McCain is a good candidate, he has his strengths and people should truly considerate what each can provide for the US. Obama is far from perfect but what he has done in Europe is a positive thing. There are so many contradictory people in America that it just boggles my mind.
"From an undecided, observant position, I think this whole trip of Obama's just goes to show how extremely arrogant he is." ... " I give a thumbs up to McCain for staying at home and being focused on domestic issues, as well as keeping his compsoure during the disgusting bias of our mainstream news."
Spare us Brad, undecided and observant? I think not. Why not be honest? You're obviously pro-McCain, just admit it. I don't know about your being observant either, McCain did not focus on domestic issues - all he consistently talked about was the "SURGE" and whether it has "succeeded" or maybe it is "succeeding", whether it started before or after the Anbar Awakening, etc., etc., - he really wasn't very clear about all of this.
Also, if you believe McCain kept his composure then you set the bar low. For any thinking individual, McCain came across as very juvenile.
He & his compaign constantly complained about Senator Obama's trip overseas, conveniently forgetting, or hoping the American public would, that he continously taunted Obama prior to him making the trip. And let's all not forget, McCain made several overseas trips after securing his nomination AND also gave speeches while abroad. If I recall correctly, all the media commentaries were about how "presidential" he was looking while the Democrats were still "battling it out." No comments about McCain being "presumptious", "arrogant" or "cocky."
The amount of media coverage is NOT what's relevant, it's the TYPE of coverage.
I'm pro-Obama and very, very proud of the confident and exceptionally composed candidate I support ... and I'm not even a Democrat!
This election will be decided on a handful of issues. Where does your guy stand on these? Roe v.
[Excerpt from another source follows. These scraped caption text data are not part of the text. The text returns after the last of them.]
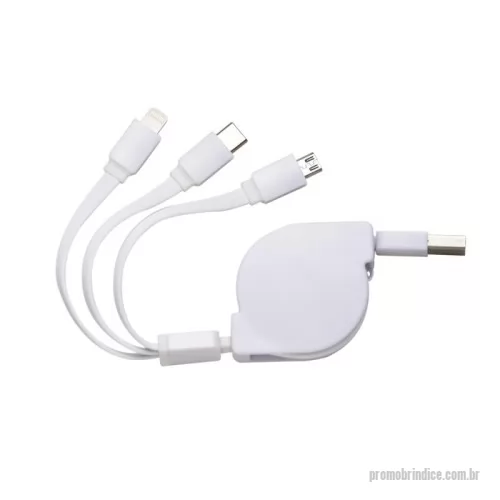 Cabo USB personalizado - Descrição: Carregue 3 dispositivos de uma vez! Com as entradas Lightning/iPhone, V8/Android e Tipo-C/Android. Suporte com rolamento e trava automática. Frente lisa e parte traseira com área para aplicação de adesivo ou etiqueta resinada. É a praticidade e a economia em espaço para carregar tudo de uma só vez!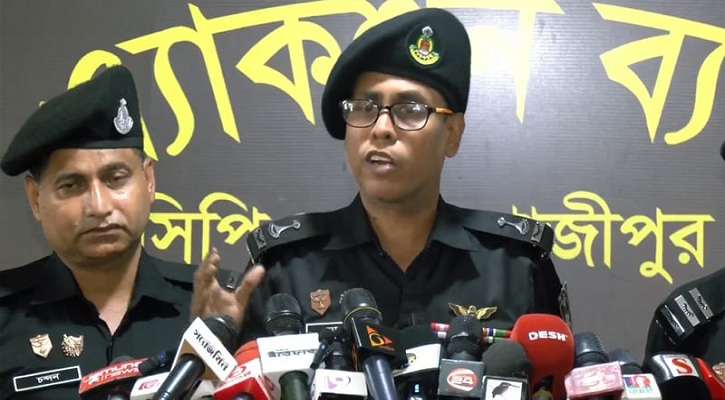 সাংবাদিক তুহিন হত্যা: গ্রেপ্তার স্বাধীনের স্বীকারোক্তি, র‌্যাবের দাবি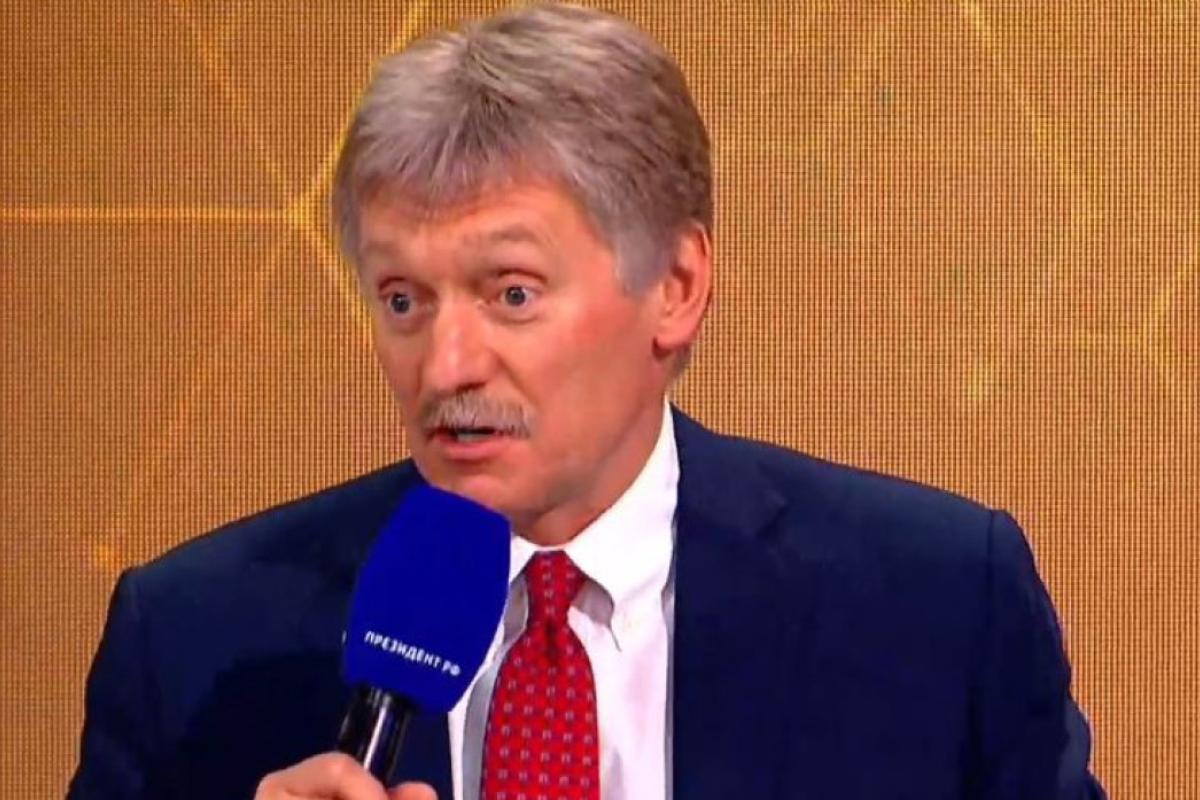 У Кремлі заявили, що Росія не збирається воювати з Україною, але побоюється "громадянської війни" У Кремлі заявили, що Росія не збирається воювати з Україною, але побоюється "громадянської війни"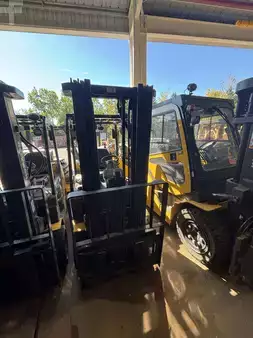 Container Handlers 2018  Komatsu FG30SHT-16 (2)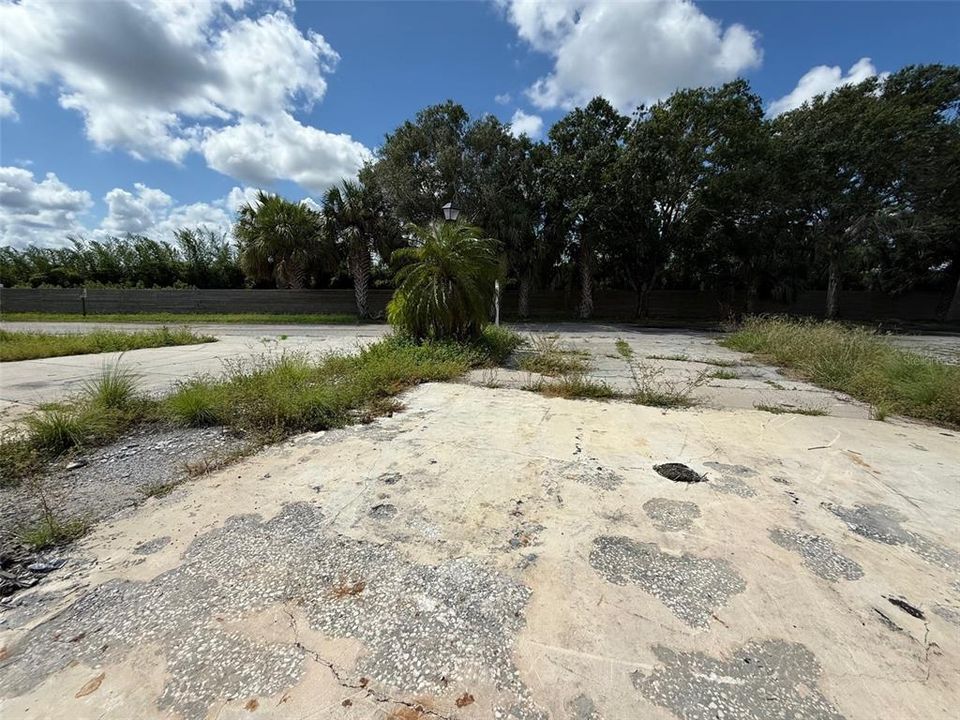 На продажу: $99,900 (0.24 acres)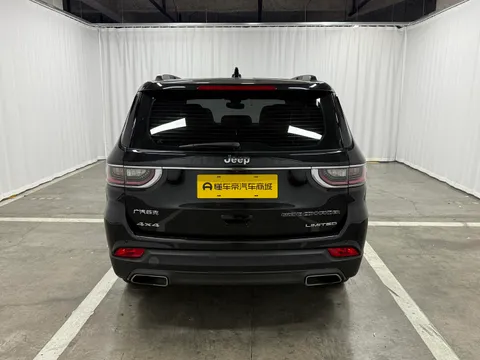 Jeep Grand Commander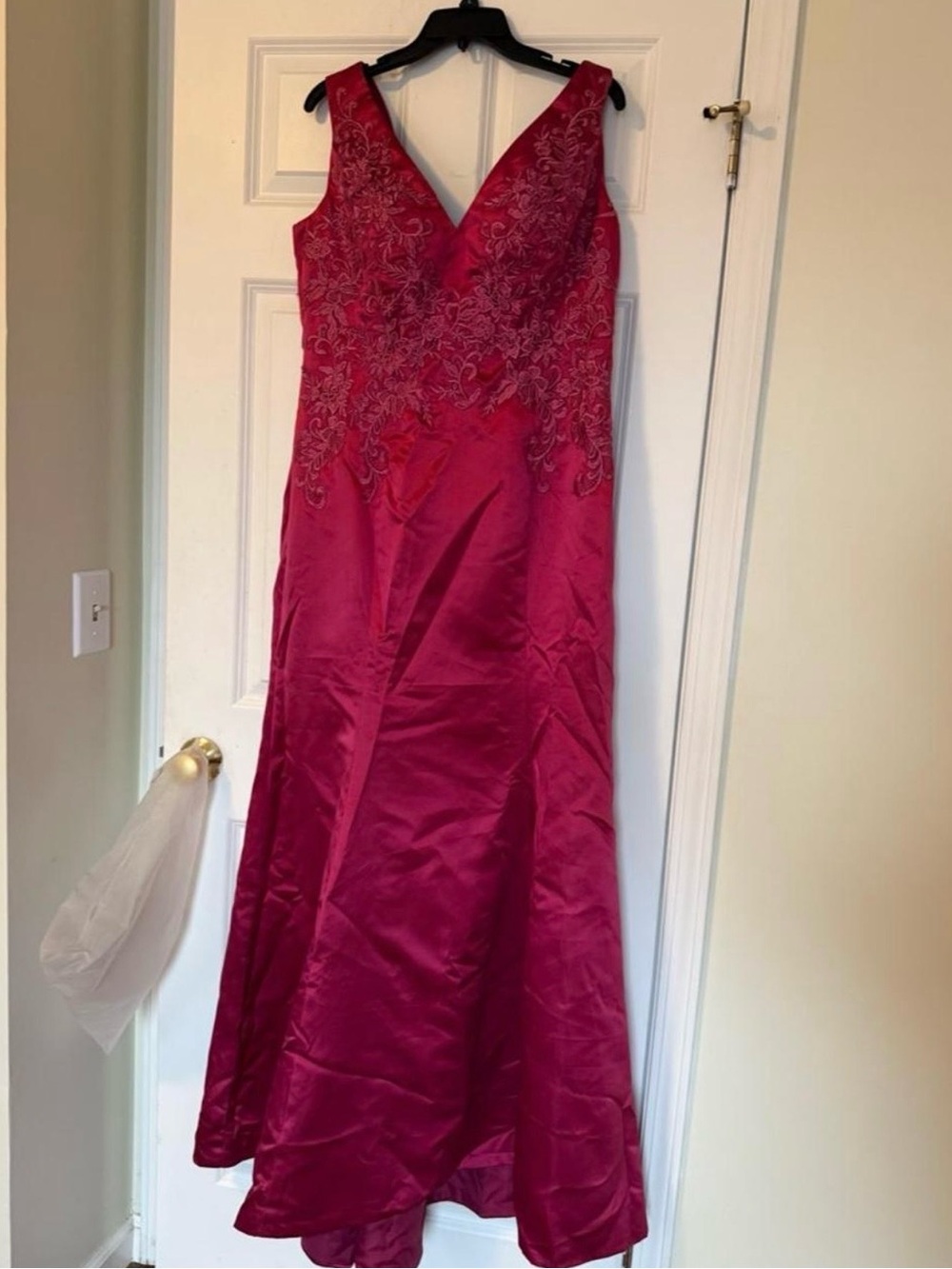 Elegant Red Embroidered V-Neck Evening Dress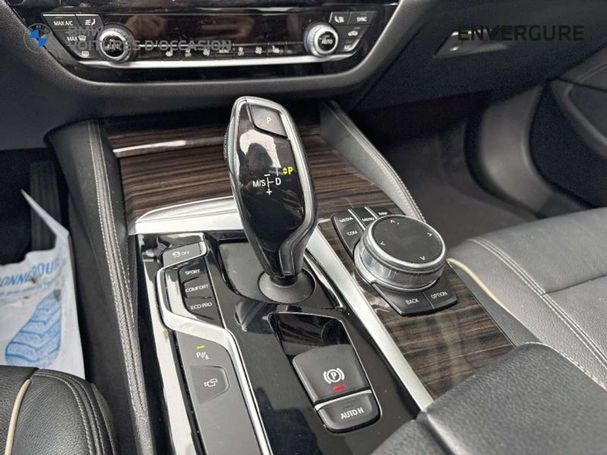 BMW 520d xDrive 142 kW image number 16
Wade, Universal Health Care, Iraq, Taxes, the Economy, Energy .
I waiting to see how many people will vote against their own interests in order to keep Obama out of the White House. We will get what we deserve.
Karzai looked more relaxed than I've seen him in years. Al Maliki agrees with Obama's time line. Shimon Perez praised him and said the future belongs to the young. The King Abdullah personally drove Obama to the airport. 200,000 Germans came out to hear him waving American flags. Sarkozy says Obama is his buddy. Brown is polite (he's Bush's boy) but Parliament and Londoners are as excited as everyone else.
The tour can only help. It's OK with me that the world likes us again.
Andy he went over as a Senator. McCain has been asking when he was going to go to Iraq. Iraq and Afganistan was paid for by our tax dollars as he went over as some sort of committee the rest was paid by his campaign. But, McCain did the same thing after he was nominated. There is an article in March of this year when he was in London finishing up his European trip. You cannot condemn Obama for Going if McCain has already Gone. McCain's memory must be failing if he does not now remember that he keep critizising Obama for not going and now is critizising him for going even though he did the same thing. The only difference is that Obama had people waiting outside to get a glimps of him and McCain had people outside protesting.